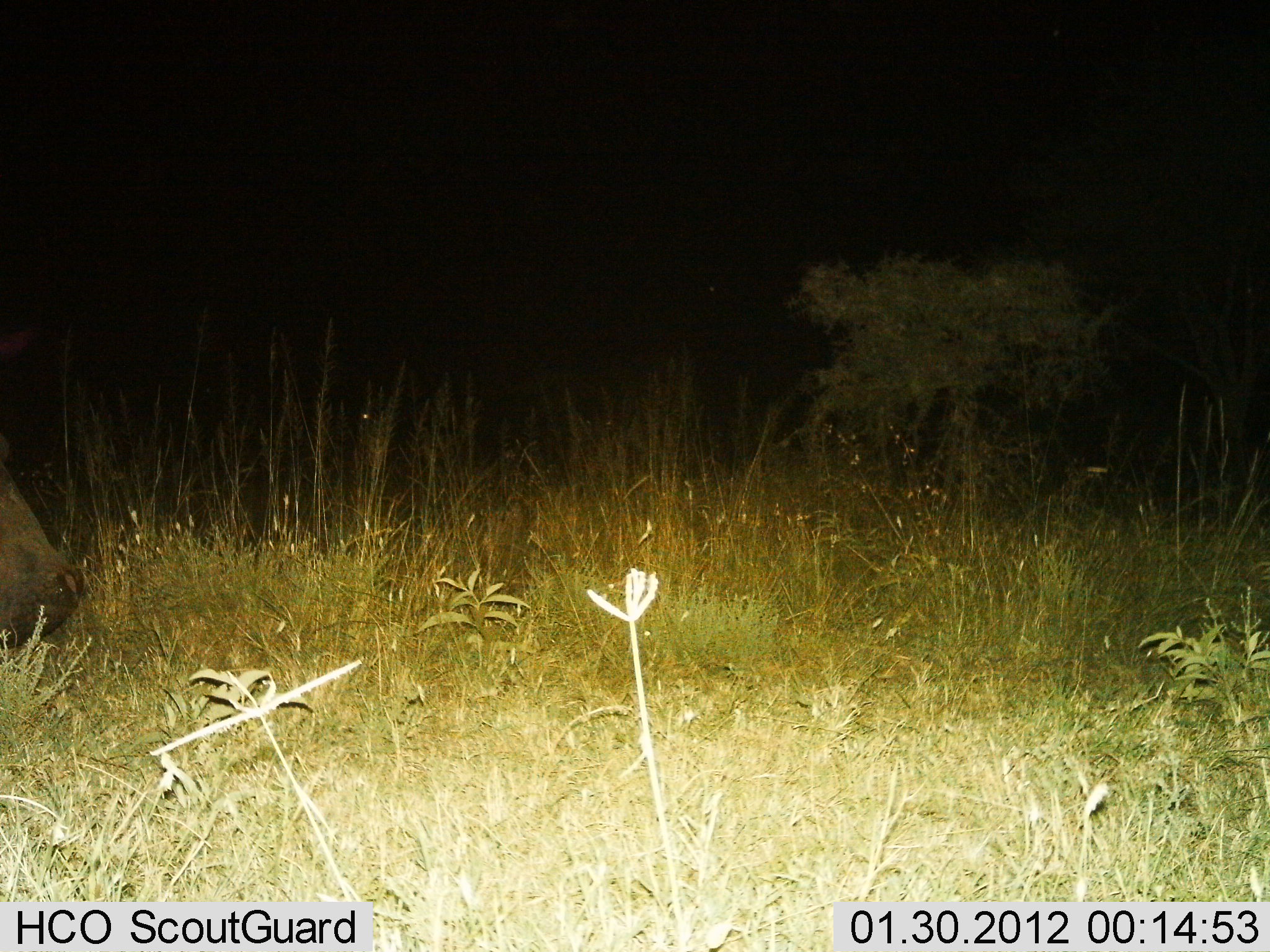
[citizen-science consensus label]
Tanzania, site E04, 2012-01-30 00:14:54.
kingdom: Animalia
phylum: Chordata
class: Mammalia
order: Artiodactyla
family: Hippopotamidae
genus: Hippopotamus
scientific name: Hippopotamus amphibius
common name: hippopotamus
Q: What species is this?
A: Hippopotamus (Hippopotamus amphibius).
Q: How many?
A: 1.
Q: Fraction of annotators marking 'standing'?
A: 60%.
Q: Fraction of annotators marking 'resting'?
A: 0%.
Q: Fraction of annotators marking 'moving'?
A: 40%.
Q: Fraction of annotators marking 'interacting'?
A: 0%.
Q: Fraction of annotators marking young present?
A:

###

» Work to complete
Exactly the lines from the one containing "Q: Fraction of annotators marking 'standing'?" through the end of the entries above must be output, and no others.

» Solution for this problem
Q: Fraction of annotators marking 'standing'?
A: 60%.
Q: Fraction of annotators marking 'resting'?
A: 0%.
Q: Fraction of annotators marking 'moving'?
A: 40%.
Q: Fraction of annotators marking 'interacting'?
A: 0%.
Q: Fraction of annotators marking young present?
A:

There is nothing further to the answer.